Tempting though it was to collapse into that dirt and stay there, he had no time to lose. He pounced, throwing his sword into the chest of the sole standing archer, and grabbing Bolton by the shoulders, shoving him to the ground. Jack climbed on top of him, and hit him three times across the face. Sandon headbutted him in his already streaming nose, and it was all that Jack could to do hold on to him, even as Sandon grabbed his throat and rolled them over multiple times, a sickening twister which finally resulted in Jack being below him. He began to squeeze Jack's throat, and Jack felt his face throb and his eyes pop in their sockets as his breath was squeezed out of him.
Nevertheless, he smiled.
He extracted the dagger from the hilt at Sandon's hip, and Sandon reacted far too late, too late to stop Jack plunging it into the small of his back. The bastard groaned and collapsed atop Jack, panting. Jack rolled him off, and picked up the dagger, standing over Bolton and shaking in his boots.
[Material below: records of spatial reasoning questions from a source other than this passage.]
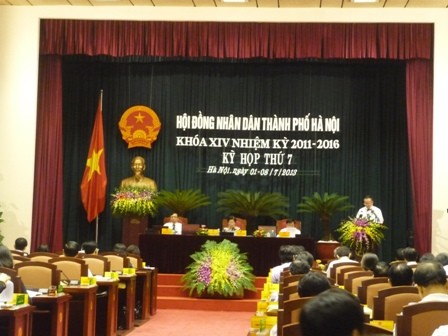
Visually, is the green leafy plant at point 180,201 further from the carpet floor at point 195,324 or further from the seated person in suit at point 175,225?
the carpet floor at point 195,324

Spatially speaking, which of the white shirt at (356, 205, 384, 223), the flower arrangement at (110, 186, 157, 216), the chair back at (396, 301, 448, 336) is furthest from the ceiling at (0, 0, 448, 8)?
the chair back at (396, 301, 448, 336)

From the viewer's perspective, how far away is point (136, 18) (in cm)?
1630

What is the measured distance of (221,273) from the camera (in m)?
12.7

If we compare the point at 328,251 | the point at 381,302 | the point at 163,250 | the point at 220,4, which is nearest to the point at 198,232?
the point at 163,250

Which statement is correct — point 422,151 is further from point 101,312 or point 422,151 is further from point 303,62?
point 101,312

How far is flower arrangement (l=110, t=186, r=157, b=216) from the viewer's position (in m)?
15.8

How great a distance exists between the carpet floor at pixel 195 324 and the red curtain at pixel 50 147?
185 inches

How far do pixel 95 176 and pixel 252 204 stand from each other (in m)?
3.31

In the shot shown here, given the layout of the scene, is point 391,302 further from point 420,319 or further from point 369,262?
point 369,262

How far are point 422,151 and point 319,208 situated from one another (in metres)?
2.28

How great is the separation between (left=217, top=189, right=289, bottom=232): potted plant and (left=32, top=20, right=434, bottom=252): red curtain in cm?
271

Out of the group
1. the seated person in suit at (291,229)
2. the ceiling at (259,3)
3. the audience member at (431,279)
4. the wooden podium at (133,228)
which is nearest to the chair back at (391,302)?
the audience member at (431,279)

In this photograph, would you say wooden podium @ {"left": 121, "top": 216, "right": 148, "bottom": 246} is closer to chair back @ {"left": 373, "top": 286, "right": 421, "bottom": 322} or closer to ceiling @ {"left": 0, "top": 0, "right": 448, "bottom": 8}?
ceiling @ {"left": 0, "top": 0, "right": 448, "bottom": 8}

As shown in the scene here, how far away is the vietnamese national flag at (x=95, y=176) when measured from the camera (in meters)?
16.7
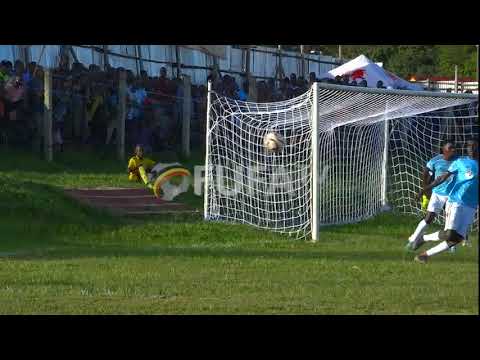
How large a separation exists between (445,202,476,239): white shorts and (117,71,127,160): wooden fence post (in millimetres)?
11370

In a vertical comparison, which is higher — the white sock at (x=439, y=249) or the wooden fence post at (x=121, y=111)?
the wooden fence post at (x=121, y=111)

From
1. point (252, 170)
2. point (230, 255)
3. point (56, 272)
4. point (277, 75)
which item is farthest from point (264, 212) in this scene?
point (277, 75)

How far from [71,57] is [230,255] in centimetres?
1355

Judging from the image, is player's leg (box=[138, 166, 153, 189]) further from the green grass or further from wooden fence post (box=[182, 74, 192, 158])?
wooden fence post (box=[182, 74, 192, 158])

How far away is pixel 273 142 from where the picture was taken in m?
17.9

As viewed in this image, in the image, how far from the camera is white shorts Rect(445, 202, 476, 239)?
1374 cm

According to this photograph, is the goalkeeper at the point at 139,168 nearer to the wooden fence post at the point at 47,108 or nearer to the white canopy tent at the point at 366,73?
the wooden fence post at the point at 47,108

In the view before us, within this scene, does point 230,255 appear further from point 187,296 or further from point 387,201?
point 387,201

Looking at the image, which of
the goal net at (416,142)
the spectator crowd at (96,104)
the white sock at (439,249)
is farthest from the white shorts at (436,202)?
the spectator crowd at (96,104)

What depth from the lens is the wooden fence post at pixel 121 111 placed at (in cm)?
2359

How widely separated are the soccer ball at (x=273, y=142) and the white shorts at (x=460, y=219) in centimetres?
476

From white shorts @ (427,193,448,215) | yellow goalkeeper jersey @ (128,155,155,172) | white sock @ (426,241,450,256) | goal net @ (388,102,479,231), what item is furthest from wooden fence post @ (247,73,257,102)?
white sock @ (426,241,450,256)

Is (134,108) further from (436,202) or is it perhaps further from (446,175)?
(446,175)

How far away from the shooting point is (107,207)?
60.6ft
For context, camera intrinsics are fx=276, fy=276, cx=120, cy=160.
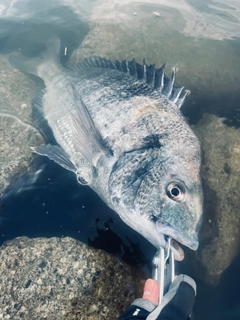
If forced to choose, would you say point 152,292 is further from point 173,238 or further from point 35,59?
point 35,59

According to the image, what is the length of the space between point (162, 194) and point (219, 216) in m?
1.60

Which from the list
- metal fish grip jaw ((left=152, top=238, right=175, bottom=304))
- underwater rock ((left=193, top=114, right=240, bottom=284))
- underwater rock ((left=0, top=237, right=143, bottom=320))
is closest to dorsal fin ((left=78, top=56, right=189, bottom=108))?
underwater rock ((left=193, top=114, right=240, bottom=284))

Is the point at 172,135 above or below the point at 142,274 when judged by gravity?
above

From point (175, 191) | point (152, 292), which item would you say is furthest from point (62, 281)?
point (175, 191)

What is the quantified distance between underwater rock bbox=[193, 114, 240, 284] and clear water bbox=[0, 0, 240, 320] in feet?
0.93

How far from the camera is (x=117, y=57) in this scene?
6.03m

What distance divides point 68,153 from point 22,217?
1.02 meters

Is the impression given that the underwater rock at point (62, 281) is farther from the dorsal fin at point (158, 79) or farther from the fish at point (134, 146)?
the dorsal fin at point (158, 79)

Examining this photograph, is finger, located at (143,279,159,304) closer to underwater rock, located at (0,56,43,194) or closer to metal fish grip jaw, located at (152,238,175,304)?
metal fish grip jaw, located at (152,238,175,304)

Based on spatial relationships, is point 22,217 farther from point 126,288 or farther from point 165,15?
point 165,15

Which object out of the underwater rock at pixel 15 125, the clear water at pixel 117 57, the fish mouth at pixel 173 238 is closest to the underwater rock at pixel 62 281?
the clear water at pixel 117 57

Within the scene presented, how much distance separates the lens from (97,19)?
702cm

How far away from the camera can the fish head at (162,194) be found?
2.33 m

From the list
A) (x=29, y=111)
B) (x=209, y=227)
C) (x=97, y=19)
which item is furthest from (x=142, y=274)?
(x=97, y=19)
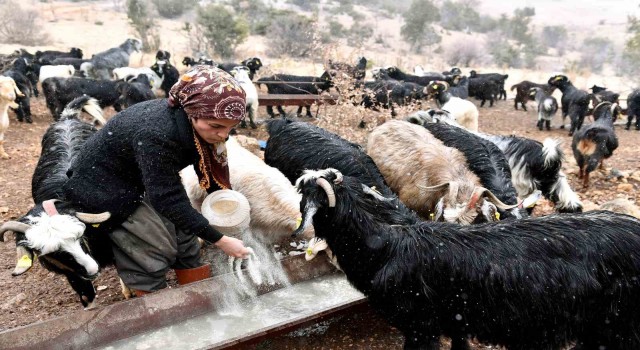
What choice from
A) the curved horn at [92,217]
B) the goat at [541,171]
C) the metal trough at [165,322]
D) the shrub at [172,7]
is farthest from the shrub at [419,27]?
the curved horn at [92,217]

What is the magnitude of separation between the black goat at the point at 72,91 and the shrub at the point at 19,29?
18.1 metres

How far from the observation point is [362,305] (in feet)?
11.7

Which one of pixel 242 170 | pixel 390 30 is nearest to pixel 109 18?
pixel 390 30

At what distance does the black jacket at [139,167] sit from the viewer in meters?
2.81

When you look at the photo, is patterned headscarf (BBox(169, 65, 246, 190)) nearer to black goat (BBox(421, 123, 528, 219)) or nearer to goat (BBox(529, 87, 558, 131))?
black goat (BBox(421, 123, 528, 219))

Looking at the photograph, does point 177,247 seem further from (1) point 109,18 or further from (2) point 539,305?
(1) point 109,18

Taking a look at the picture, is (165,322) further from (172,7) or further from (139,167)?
(172,7)

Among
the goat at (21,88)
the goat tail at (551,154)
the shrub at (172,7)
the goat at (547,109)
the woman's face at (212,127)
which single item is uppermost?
the woman's face at (212,127)

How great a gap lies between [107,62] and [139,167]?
15.6 metres

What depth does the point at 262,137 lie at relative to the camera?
1078 centimetres

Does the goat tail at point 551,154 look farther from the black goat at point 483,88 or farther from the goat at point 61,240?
the black goat at point 483,88

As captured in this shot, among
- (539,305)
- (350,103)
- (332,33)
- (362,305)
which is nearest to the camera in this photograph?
(539,305)

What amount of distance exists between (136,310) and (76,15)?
3774 cm

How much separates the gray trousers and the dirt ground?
0.88 metres
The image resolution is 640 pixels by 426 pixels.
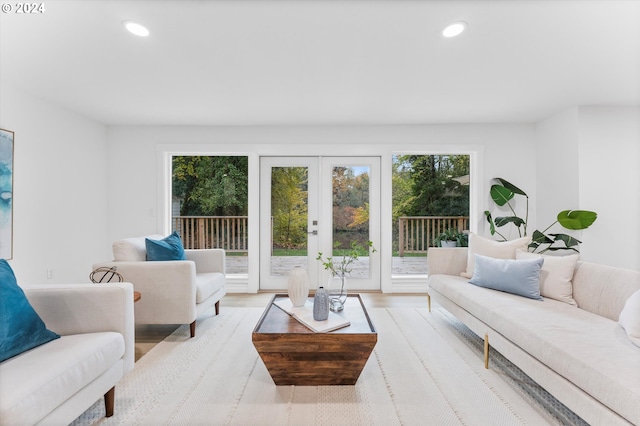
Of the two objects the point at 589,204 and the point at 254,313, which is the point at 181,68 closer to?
the point at 254,313

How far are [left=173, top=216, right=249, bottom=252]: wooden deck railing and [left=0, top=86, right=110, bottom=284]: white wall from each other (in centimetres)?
140

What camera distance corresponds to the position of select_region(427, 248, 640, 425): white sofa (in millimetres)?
1398

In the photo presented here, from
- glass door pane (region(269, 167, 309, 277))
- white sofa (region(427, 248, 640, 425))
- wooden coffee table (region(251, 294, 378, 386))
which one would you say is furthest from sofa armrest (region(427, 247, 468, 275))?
glass door pane (region(269, 167, 309, 277))

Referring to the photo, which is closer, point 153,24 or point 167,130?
point 153,24

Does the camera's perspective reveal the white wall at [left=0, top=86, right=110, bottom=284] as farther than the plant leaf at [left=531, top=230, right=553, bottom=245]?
No

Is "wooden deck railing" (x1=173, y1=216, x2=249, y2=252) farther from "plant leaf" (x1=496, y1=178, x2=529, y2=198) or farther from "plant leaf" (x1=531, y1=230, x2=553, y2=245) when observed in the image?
"plant leaf" (x1=531, y1=230, x2=553, y2=245)

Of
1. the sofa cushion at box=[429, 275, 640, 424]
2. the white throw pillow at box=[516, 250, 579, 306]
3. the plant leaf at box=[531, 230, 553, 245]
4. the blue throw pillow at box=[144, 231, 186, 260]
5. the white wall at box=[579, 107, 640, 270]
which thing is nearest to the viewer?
the sofa cushion at box=[429, 275, 640, 424]

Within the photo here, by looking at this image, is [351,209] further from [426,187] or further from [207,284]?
[207,284]

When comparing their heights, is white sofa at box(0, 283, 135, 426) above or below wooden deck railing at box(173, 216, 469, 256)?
below

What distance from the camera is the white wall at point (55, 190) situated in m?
3.38

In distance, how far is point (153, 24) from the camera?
2152 millimetres

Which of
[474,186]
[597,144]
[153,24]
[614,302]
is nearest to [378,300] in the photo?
[474,186]

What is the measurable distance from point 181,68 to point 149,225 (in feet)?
8.29

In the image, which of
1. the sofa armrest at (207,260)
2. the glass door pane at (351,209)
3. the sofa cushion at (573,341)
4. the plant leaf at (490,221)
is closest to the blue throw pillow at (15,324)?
the sofa armrest at (207,260)
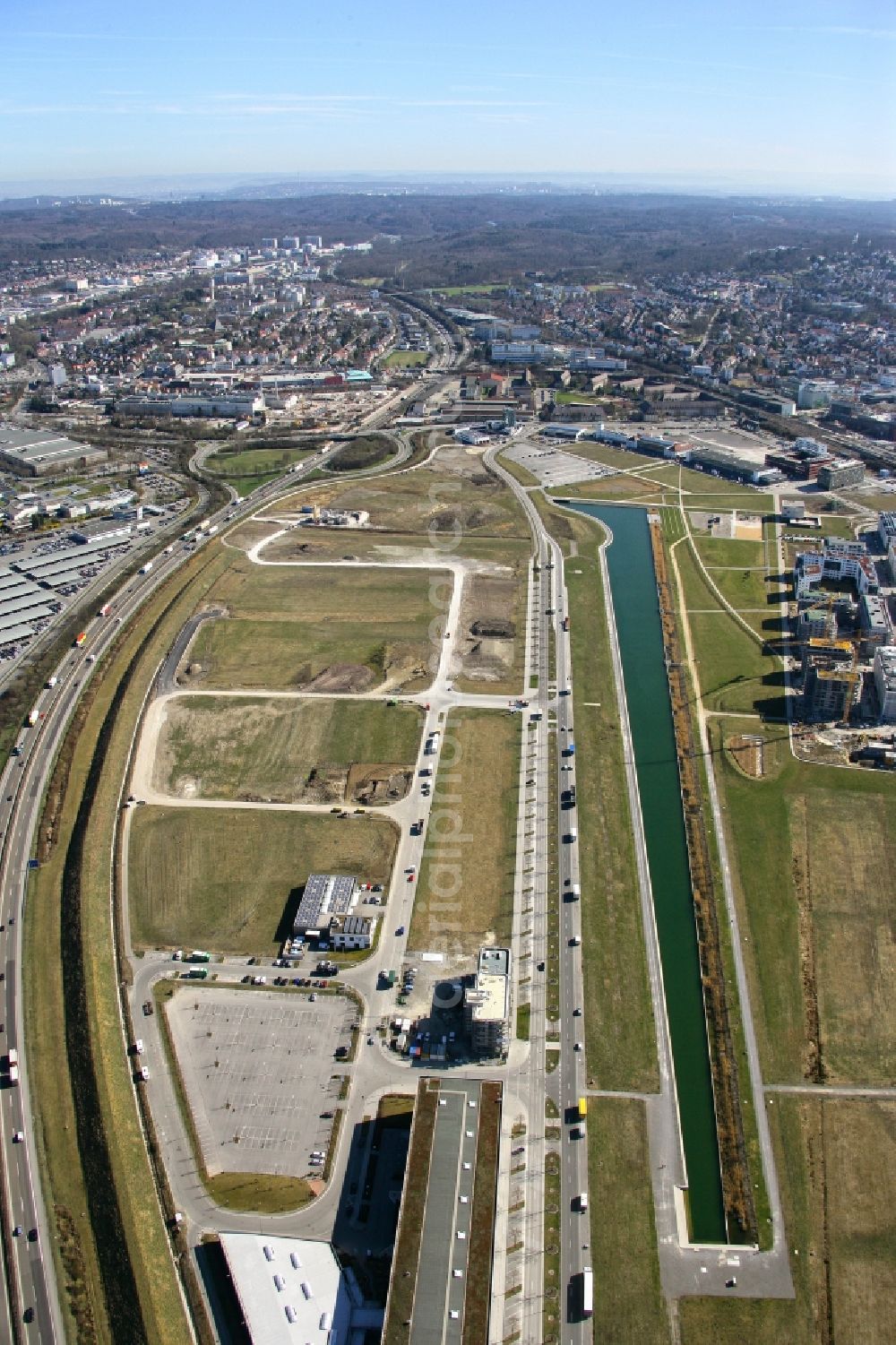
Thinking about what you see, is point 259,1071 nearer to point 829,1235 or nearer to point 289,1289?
point 289,1289

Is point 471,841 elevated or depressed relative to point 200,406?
depressed

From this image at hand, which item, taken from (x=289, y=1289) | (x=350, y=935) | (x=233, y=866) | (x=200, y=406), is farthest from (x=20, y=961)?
(x=200, y=406)

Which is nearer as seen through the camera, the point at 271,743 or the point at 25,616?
the point at 271,743

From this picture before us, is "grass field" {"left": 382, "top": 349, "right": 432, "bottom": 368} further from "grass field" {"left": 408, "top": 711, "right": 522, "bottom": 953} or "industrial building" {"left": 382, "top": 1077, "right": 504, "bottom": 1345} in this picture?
"industrial building" {"left": 382, "top": 1077, "right": 504, "bottom": 1345}

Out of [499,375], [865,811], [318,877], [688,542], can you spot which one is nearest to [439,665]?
[318,877]

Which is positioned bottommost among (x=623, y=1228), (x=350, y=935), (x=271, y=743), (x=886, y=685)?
(x=623, y=1228)

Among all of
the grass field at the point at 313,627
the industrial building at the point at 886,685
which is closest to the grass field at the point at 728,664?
the industrial building at the point at 886,685

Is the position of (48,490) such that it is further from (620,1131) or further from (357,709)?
(620,1131)
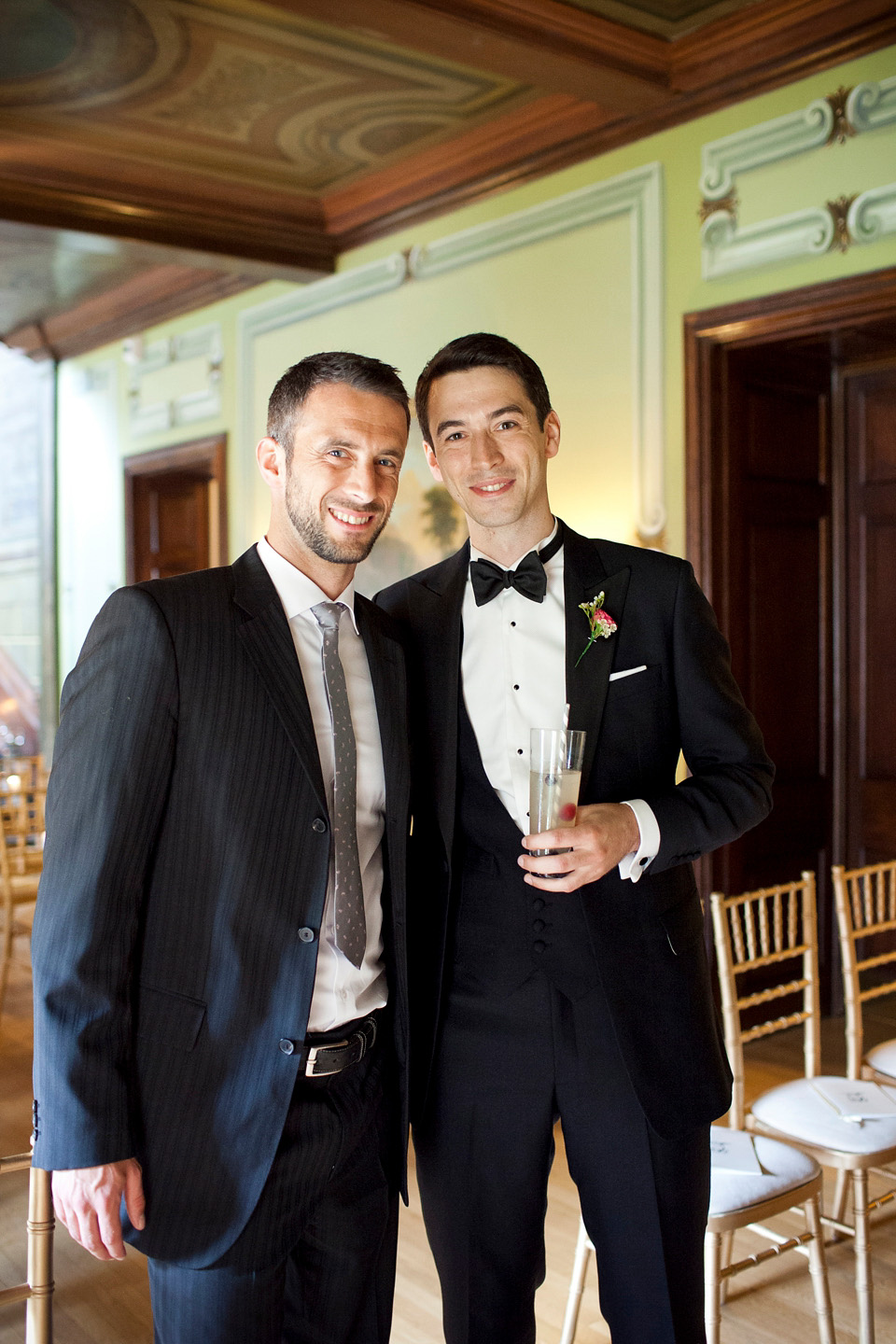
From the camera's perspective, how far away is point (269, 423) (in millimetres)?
1839

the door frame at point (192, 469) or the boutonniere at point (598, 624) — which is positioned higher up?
the door frame at point (192, 469)

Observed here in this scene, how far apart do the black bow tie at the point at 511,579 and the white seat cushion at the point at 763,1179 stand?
1.18 m

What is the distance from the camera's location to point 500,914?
6.33 ft

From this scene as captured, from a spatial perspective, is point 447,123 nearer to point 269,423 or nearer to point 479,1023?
point 269,423

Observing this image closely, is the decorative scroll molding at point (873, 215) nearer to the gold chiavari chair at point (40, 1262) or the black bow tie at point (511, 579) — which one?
the black bow tie at point (511, 579)

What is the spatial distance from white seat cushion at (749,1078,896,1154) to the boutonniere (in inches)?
54.8

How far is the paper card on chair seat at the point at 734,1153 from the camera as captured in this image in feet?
7.93

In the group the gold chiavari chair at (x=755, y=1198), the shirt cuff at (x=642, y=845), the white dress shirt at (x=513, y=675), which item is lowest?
the gold chiavari chair at (x=755, y=1198)

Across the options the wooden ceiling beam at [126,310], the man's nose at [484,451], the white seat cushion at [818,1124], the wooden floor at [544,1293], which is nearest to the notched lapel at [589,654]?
the man's nose at [484,451]

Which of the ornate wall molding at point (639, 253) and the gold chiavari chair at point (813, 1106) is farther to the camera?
the ornate wall molding at point (639, 253)

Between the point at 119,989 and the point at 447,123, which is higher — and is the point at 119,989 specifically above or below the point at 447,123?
below

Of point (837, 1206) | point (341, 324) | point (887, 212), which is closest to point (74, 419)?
point (341, 324)

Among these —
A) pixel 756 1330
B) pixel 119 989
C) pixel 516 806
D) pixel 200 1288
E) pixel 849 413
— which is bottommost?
pixel 756 1330

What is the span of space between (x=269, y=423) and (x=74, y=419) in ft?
26.0
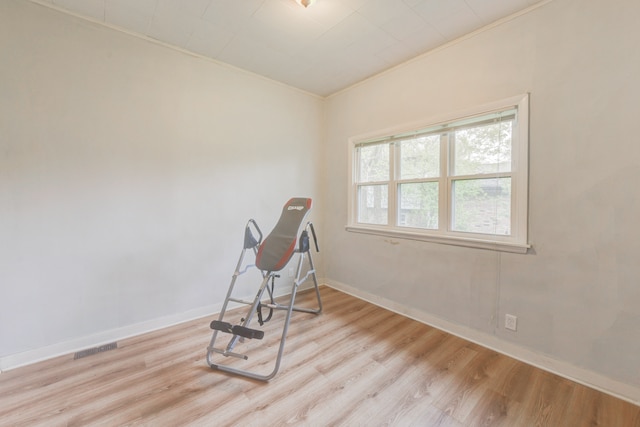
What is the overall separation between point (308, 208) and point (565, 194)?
1.95 m

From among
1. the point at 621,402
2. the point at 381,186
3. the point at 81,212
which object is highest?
the point at 381,186

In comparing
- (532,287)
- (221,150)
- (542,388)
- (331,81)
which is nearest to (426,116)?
(331,81)

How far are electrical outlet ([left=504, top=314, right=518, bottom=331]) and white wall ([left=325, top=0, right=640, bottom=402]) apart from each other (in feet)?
0.13

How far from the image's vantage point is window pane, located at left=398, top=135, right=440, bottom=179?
8.47 ft

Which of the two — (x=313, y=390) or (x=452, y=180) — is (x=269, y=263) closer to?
(x=313, y=390)

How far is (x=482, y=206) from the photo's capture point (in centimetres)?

He was about to strike the killer blow, when he noticed something odd.
Beneath the chain mail that Sandon was wearing, he spied something red at his collar, something which was neither flesh nor blood, yet something that looked all too familiar, something that he'd seen countless times these past months.
And why was Sandon looking at him like this? A mortally wounded man, moments from his death, normally looked one of two ways; defiant, or terrified. Sandon Bolton looked neither of those things, and smiled up at Jack with a knowing leer, as though it had been he, Sandon, who had beaten Jack good and proper, defeated him utterly and completely, despite his being entirely at Jack's mercy now.
With a dry throat and a shaking hand, Jack pulled back the chain mail, and saw a revolting, frilly collar beneath.
A red frilly collar.
Zyna's collar.
And far, far too late did Jack realize they'd been tricked.
"The Doctor," he breathed, plunging the knife into Sandon and then sprinting up the hill back towards High Keep, fighting like a madman to get through the battle.
Rose
"It ain't looking good, is it?" she said, as they solemnly watched the battle unfolding on the scanner screen.
"Not spectacular, no." the Doctor admitted. "But I ain't gonna give up 'til I have to."
"If anything's happened to Jack..." Rose blinked back tears. "Doctor, I..."
"If he doesn't make it, but we do," Znya said quietly, "I promise you, his name will be remembered forevermore. The hero of Callow's Reach."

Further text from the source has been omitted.